Thu Dec 12. Introduction to Computer Vision: sample research and applications of computer vision, image formation, case studies in image recognition and 3D reconstruction, filtering and convolutions, blurring and sharpening, filtering with Gaussians and derivative of Gaussians. Slides and the Python script practical are available in the Google group discussion.

Tue Dec 17. PCA. Approximating data with a single feature. Projections. Sum of squared residuals. From minimization to maximization. Scaling. The correlation matrix. Maximizing a quadratic form under constraints.

Thu Dec 19. PCA. Eigenvectors and eigenvalues. Positive-semidefinite matrices. Orthonormal bases of R^n from eigenvectors of PSD matrix. Maximizing the variance of the projections. The first eigenvector. Explained variance. Extension to k components. Link between k-PCA and k-means.

Some concise notes. Python script.

Fridays (programming)

Fri Sep 27. First steps in Python. Data types (int, str, float, list, ...). Variables and assignments. Reading the input with input(). Expressions and their evaluation. Operators and data types. Precedence of operators. Conditional statements (if, else). Lists: creation, access, indexing. Loops (for ... in ...). Appending to and reversing a list. The range(n) function. A simple primality testing algorithm. Scripts: sep27.zip. Supporting material: https://docs.python.org/3/tutorial/

Fri Oct 4. Functions. Function arguments and return values. A faster prime checker. Finding the longest run of consecutive characters in a string. Conditional expressions. Function arguments and local variables. Jupyter notebook.

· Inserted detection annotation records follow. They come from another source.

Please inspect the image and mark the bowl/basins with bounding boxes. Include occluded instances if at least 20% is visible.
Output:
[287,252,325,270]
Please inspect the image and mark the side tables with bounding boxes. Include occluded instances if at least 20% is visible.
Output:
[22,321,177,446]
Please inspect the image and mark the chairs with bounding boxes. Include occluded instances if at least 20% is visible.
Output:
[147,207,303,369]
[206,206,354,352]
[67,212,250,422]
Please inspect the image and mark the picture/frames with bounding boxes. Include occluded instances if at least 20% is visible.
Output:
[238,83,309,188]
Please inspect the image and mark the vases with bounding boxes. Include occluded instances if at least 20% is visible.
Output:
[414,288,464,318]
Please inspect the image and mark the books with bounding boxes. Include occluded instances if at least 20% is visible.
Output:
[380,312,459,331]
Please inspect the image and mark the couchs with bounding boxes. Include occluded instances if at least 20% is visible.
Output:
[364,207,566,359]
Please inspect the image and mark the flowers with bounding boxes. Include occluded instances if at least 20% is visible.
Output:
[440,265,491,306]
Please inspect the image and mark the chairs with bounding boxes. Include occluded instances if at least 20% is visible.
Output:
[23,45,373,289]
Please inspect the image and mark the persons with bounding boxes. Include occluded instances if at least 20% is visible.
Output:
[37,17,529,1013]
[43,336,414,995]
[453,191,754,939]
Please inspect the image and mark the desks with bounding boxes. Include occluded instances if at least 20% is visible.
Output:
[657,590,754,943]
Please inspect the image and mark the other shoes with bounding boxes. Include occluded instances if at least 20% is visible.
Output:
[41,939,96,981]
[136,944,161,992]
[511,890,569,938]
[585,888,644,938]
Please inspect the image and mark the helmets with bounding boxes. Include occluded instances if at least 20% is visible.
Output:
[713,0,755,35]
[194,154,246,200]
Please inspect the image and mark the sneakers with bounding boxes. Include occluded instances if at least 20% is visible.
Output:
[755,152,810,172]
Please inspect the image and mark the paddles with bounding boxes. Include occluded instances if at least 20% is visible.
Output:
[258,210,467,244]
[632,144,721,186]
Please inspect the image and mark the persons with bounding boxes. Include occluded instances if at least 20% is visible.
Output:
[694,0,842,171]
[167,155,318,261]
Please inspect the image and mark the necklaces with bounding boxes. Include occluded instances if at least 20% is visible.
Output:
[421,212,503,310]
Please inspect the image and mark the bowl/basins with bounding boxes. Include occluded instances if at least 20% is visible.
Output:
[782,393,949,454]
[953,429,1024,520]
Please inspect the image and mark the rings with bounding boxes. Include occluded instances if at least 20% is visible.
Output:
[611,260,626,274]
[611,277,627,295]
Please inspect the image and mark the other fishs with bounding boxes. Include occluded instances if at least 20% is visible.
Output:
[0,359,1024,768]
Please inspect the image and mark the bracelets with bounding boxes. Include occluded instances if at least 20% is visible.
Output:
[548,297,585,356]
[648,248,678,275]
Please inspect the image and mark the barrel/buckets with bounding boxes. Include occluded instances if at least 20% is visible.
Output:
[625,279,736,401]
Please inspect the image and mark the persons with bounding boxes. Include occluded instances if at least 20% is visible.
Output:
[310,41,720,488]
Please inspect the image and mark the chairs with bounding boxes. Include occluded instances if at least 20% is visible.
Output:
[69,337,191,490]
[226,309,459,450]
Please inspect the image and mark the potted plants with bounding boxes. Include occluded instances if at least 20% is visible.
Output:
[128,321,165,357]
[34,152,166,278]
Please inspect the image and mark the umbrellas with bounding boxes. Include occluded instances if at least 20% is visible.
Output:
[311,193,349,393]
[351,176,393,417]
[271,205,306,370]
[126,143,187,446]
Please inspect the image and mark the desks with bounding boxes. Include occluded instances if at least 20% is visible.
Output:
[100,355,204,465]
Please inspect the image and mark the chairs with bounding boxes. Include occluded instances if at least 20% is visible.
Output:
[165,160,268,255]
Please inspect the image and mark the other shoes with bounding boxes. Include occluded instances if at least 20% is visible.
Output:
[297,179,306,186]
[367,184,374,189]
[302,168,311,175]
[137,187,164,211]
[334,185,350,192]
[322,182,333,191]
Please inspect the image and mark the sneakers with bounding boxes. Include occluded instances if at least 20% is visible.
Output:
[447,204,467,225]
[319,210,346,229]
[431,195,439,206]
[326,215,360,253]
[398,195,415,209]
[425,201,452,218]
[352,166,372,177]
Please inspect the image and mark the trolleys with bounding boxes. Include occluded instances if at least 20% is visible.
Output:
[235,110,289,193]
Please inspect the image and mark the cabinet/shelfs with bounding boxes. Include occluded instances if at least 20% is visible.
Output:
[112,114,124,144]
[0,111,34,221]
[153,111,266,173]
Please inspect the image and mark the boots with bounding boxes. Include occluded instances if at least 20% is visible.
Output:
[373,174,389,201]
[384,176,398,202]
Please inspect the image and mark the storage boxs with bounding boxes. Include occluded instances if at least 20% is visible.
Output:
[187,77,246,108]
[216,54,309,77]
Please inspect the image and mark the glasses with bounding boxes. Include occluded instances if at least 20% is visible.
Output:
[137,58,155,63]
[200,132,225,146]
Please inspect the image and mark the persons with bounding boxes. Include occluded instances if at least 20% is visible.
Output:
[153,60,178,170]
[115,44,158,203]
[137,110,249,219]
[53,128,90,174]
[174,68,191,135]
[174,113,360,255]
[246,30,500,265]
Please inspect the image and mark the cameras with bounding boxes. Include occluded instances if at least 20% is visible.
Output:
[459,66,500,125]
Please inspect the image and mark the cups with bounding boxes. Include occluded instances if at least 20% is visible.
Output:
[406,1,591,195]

Fri Oct 11. Writing a linear algebra library. More on lists. List indexing and slicing. Nested lists. List comprehension. Conditional list comprehension. Nested list comprehension. Modules. List of exercises. Class Python script and notebook. See the relevant sections of the Python Tutorial.

Fri Nov 8. Opening, reading, writing files. Counting letters. Dictionaries. Scripts here.

Fri Nov 15. Classes and objects. The constructor. Attributes: data attributes and methods. Writing a counter class. Source: http://collabedit.com/her8g.

Fri Nov 22. Hierarchical clustering. Computing the distance matrix. Creating a base class and a derived class. Skeleton of the module: libcluster.py.

Fri Nov 29. Recursive functions. Factorial. Fibonacci. Combinatorial explosion. Memoization using dictionaries. Recursive version of max, palindrome, reverse. The Mergesort sorting algorithm.

Fri Dec 6. Naive Bayes. Scripts and data here.